"I believe you, Madam, on my sacred honor I do!" said Traverse, fervently.
"And yet you could get no one about this place to believe you! They have taken my brother-in-law's false story, indorsed as it is by the doctor-proprietor, for granted. And just so long as I persist in telling my true story, they will consider me a monomaniac, and so often as the thought of my many wrongs and sorrows combines with the nervous irritability to which every woman is occasionally subject, and makes me rave with impatience and excitement, they will report me a dangerous lunatic, subject to periodical attacks of violent frenzy; but, young man, even at my worst, I am no more mad than any other woman, wild with grief and hysterical through nervous irritation, might at any time become without having her sanity called in question."
"I am sure that you are not, nor ever could have been, Madam. The nervous excitement of which you speak is entirely within the control of medicine, which mania proper is not. You will use the means that I prescribe and your continued calmness will go far to convince even these dullards that they have been wrong."
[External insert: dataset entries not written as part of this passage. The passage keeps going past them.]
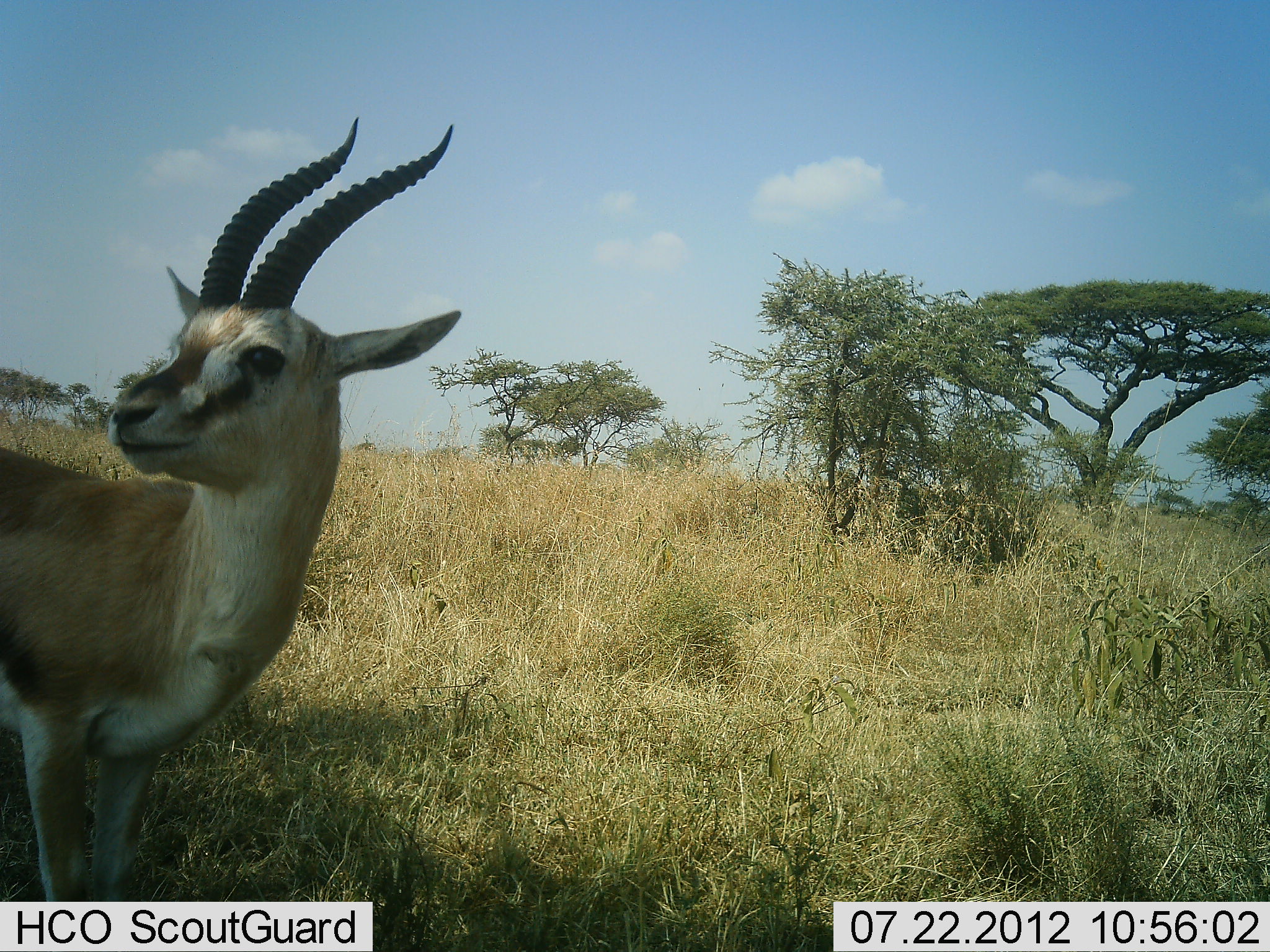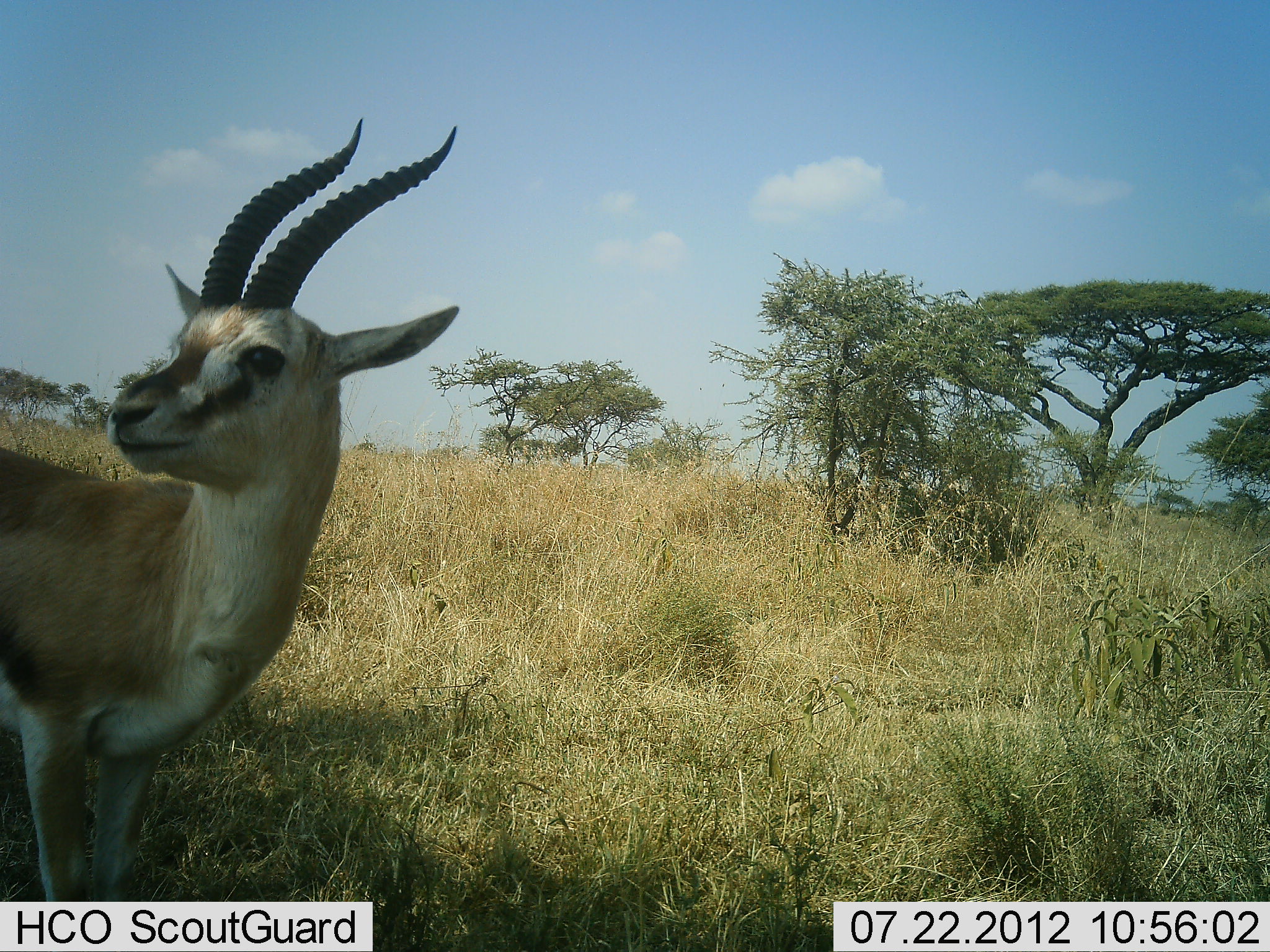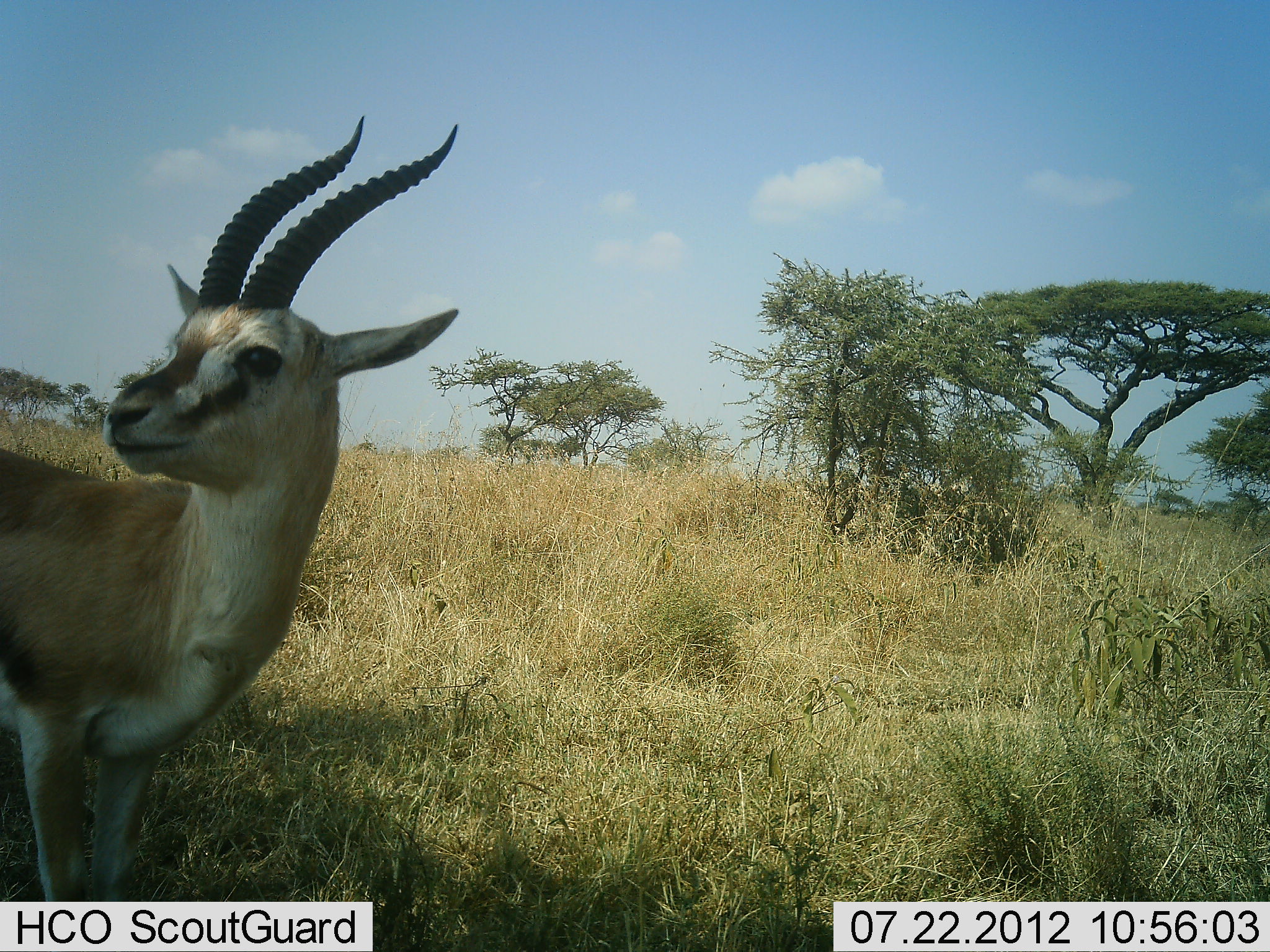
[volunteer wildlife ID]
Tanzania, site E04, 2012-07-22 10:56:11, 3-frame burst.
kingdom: Animalia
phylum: Chordata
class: Mammalia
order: Artiodactyla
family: Bovidae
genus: Eudorcas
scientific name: Eudorcas thomsonii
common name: thomson's gazelle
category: gazellethomsons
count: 1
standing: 100%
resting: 0%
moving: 0%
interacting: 0%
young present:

"I will do everything you recommend; indeed, for some weeks before you came, I had put a constraint upon myself and forced myself to be very still; but the effect of that was, that acting upon their theory they said that I was sinking into the last or 'melancholy-mad' state of mania, and they put me in here with the incurables."
"Lady," said Traverse, respectfully taking her hand, "now that I am acquainted in some slight degree with the story of your heavy wrongs, do not suppose that I will ever leave you until I see you restored to your friends."
"Friends! ah, young man, do you really suppose that if I had had friends I should have been left thus long unsought? I have no friends, Doctor Rocke, except yourself, newly sent me by the Lord; nor any relatives except a young daughter whom I have seen but twice in my life!—once upon the dreadful night when she was born and torn away from my sight and once about two years ago, when she must have been sixteen years of age. My little daughter does not know that she has a poor mother living, and I have no friend upon earth but you, whom the Lord has sent."
"And not in vain!" said Traverse, fervently, "though you have no other friends, yet you have the law to protect you. I will make your case known and restore you to liberty. Then, lady, listen: I have a good mother, to whom suffering has taught sympathy with the unfortunate, and I have a lovely betrothed bride, whom you will forgive her lover for thinking an angel in woman's form; and we have a beautiful home among the hills of Virginia, and you shall add to our happiness by living with us."
The lady looked at Traverse Rocke with astonishment and incredulity.
"Boy," she said, "do you know what you are promising—to assume the whole burthen of the support of a useless woman for her whole life? What would your mother or your promised wife say to such a proposition?"
"Ah! you do not know my dear mother nor my Clara—no, nor even me. I tell you the truth when I say that your coming among us would make us happier. Oh, Madam, I myself owe so much to the Lord and to His instruments, the benevolent of this world, for all that has been done for me. I seize with gratitude the chance to serve in my turn any of His suffering children. Pray believe me!"